Lucie regarda Salvador, sa physionomie était calme, il ne paraissait pas redouter les suites d'un entretien dont le commencement aurait dû l'inquiéter s'il avait eu quelque chose à redouter, elle continua:

—Quelques jours après la visite qu'il vous rendit afin de m'obliger, le docteur Mathéo quittait la France, abandonnant une belle clientèle, la position presque brillante qu'il avait acquise et voici la lettre qu'il m'écrivait avant de se mettre en route.

Lucie remit à Salvador la lettre du docteur Mathéo, que le lecteur connaît déjà et elle l'invita à la lire.

Il fit ce que désirait la comtesse et celle-ci, qui l'examinait très-attentivement, ne remarqua pas sur son visage la plus légère trace d'émotion.

—Je ne vous aurais jamais parlé de cette lettre, dit Lucie lorsque Salvador en eut achevé la lecture, si le docteur Mathéo m'avait adressé celle qu'il me promettait lorsqu'il m'écrivait celle-ci et qui probablement aurait renfermé, s'il y a lieu, l'énonciation de quelques faits précis; mais il n'en a pas été ainsi, de sorte qu'aujourd'hui je me trouve, à moins que je ne me détermine à rompre avec vous, forcée de vous demander une explication que vous devez, si je ne me trompe, être impatient de me donner.

—Vous ne vous trompez pas, madame la comtesse, je ne dois ni ne veux, lorsque je sollicite l'insigne bonheur de vous nommer mon épouse et que vous voulez bien me laisser concevoir l'espérance que mes vœux seront exaucés, laisser subsister le moindre nuage dans votre esprit. Je vais donc vous donner de cette lettre une explication qui, je le crois, ne vous laissera rien à désirer.

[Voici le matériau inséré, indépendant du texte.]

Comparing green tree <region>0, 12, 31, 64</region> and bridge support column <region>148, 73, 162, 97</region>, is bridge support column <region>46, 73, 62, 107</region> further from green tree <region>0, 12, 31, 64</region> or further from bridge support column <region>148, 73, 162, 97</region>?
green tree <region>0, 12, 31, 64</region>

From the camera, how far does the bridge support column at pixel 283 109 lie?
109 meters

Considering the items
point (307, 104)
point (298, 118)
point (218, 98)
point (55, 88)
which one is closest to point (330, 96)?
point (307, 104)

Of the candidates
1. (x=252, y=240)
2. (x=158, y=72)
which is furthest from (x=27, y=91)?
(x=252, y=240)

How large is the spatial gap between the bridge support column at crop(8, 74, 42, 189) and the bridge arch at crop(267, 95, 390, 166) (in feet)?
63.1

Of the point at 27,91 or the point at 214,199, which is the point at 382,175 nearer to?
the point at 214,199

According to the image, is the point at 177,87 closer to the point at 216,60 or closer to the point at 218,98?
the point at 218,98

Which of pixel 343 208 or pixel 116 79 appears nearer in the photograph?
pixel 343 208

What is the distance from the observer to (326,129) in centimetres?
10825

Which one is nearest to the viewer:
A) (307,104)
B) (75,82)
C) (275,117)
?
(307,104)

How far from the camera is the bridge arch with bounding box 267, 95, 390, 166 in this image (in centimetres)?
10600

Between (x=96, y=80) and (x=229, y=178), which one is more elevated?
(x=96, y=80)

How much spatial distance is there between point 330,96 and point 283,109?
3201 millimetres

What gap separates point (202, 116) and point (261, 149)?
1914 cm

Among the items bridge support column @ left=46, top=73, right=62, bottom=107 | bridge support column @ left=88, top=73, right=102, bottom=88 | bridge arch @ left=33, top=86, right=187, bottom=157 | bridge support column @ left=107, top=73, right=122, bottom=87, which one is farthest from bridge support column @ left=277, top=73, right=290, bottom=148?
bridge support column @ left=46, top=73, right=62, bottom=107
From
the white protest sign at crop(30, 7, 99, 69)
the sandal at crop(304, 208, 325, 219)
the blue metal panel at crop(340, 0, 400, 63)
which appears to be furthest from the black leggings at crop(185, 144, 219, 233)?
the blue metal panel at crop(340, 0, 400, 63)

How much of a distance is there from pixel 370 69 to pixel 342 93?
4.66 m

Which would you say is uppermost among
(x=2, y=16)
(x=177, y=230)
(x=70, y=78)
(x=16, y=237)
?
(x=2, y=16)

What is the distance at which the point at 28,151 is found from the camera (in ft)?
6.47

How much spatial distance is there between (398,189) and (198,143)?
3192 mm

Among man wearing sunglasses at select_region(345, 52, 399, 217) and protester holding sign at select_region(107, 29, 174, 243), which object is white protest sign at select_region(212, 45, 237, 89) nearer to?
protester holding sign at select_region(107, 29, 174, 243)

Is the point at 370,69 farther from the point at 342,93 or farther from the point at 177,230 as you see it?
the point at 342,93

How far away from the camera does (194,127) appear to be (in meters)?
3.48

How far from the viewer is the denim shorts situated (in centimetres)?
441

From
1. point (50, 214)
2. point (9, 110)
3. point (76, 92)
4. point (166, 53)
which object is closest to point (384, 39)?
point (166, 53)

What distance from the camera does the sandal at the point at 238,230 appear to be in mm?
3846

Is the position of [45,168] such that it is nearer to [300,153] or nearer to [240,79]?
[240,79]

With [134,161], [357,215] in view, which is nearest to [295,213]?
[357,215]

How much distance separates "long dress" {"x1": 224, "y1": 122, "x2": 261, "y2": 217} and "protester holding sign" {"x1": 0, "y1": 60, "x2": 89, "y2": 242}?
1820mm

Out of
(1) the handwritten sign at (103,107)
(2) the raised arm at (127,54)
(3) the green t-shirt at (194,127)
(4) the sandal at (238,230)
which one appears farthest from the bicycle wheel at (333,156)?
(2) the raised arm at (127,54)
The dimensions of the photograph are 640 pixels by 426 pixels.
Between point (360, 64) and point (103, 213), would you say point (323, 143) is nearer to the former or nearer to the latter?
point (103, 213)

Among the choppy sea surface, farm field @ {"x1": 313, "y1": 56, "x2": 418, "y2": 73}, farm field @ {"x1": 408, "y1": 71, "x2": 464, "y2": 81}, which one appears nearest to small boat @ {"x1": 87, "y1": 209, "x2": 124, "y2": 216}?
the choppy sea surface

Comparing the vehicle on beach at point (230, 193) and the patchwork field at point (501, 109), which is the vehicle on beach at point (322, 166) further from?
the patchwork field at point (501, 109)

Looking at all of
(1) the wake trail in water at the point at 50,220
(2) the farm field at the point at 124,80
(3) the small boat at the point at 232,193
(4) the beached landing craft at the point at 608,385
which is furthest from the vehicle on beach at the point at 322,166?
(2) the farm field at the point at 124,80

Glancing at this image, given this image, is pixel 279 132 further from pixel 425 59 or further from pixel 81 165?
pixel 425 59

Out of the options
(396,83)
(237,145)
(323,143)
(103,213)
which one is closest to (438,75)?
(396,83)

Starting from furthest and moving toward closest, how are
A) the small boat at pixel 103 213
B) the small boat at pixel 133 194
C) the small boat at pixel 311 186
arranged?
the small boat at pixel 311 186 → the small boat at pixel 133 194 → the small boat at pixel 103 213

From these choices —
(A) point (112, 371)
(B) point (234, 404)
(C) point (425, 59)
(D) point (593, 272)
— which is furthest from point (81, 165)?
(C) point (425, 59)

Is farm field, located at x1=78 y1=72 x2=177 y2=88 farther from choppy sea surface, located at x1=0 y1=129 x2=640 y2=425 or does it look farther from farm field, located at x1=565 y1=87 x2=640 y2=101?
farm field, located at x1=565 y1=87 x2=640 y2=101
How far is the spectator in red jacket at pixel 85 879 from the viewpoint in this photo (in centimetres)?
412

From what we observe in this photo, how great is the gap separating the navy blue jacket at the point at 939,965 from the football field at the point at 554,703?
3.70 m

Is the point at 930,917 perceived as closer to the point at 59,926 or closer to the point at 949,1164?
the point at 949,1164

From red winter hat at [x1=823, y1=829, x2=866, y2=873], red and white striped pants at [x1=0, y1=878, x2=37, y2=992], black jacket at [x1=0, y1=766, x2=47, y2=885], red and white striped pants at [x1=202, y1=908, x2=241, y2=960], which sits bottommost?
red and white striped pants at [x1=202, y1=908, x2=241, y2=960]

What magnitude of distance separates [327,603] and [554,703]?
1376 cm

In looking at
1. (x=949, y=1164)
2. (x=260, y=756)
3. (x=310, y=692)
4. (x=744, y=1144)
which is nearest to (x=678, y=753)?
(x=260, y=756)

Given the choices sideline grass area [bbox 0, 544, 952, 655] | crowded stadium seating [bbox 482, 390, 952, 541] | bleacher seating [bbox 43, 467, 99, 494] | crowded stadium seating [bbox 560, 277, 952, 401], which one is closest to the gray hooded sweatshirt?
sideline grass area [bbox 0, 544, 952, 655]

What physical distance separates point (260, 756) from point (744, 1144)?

—Parlez, M. le marquis, je désire bien sincèrement qu'il en soit ainsi, et je suis prête à vous écouter avec la plus sérieuse attention.

—Je ne veux pas chercher à vous le dissimuler, dit Salvador après s'être recueilli quelques instants, je connais depuis longtemps le docteur Mathéo et je ne suis pas étonné de ce qu'il vous a adressé une lettre semblable à celle-ci; mais il est un fait, madame la comtesse, qui n'aurait pas manqué de vous frapper, si vous aviez bien voulu prendre la peine de réfléchir quelques instants.

—Et lequel?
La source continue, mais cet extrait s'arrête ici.